Never ones to pass up free food, we went to a free buffet in the evening, where they apologised for the very limited selection of vegan food and brought me a plate of grapes and watermelon to make up for it. Since I was really only going for the fruit anyway, this suited me fine. The fact that they even knew what a vegan was when I asked was enough to remind me that I live in a magical land now, so I was happy. Besides, I had grapes that I didn’t have to pay for myself. What’s not to like?
Fortified, we set off for ceilidh, which involved packing a hall with hundreds and hundreds of people and some guys in kilts, and then trying to get us to dance. It should really go without say here that hilarity ensued, but I’m going to say it anyway. Hilarity ensued. Henrik and I made a valiant attempt to do the first dance, but after several minutes of standing and looking confused by instructions as complicated as “walk, then turn around, then walk backwards”, decided that this perhaps wasn’t our forte.
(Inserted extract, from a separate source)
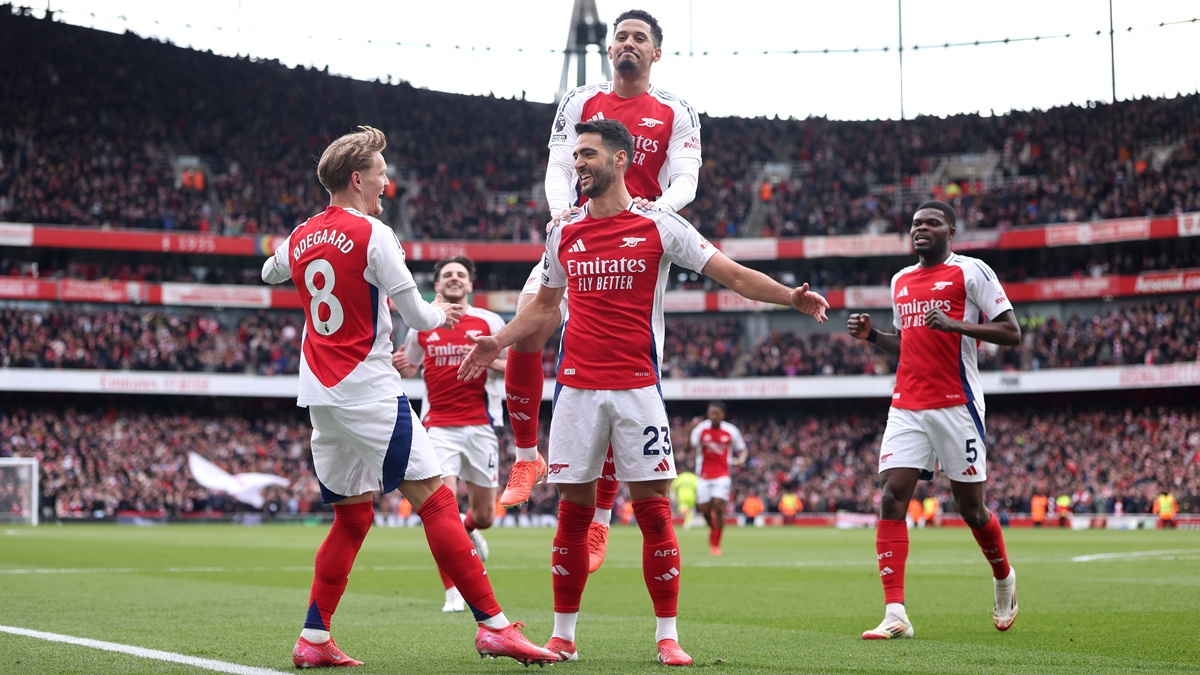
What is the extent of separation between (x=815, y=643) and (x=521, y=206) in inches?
1755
Jelle took pity and spun me around a bit, but then I just looked equally confused, except that now I was doing it while moving, and in the end I collapsed in helpless giggles and let him go off to find someone who could work out what to do with their feet and their arms at the same time.
I was thrilled to discover that the common room had Articulate!, and we played a heated game with frequent breaks for Jason to move us around so he could film us. Not that I’m competitive, but I would just like to mention in passing that my team totally won. But I think I lose vegan points for getting “nugget” off the clue “chicken”.
*Similarly, children in old photographs always look demonic.
**Although Fishnchips has since turned up again. The wolves and bears must be off their game.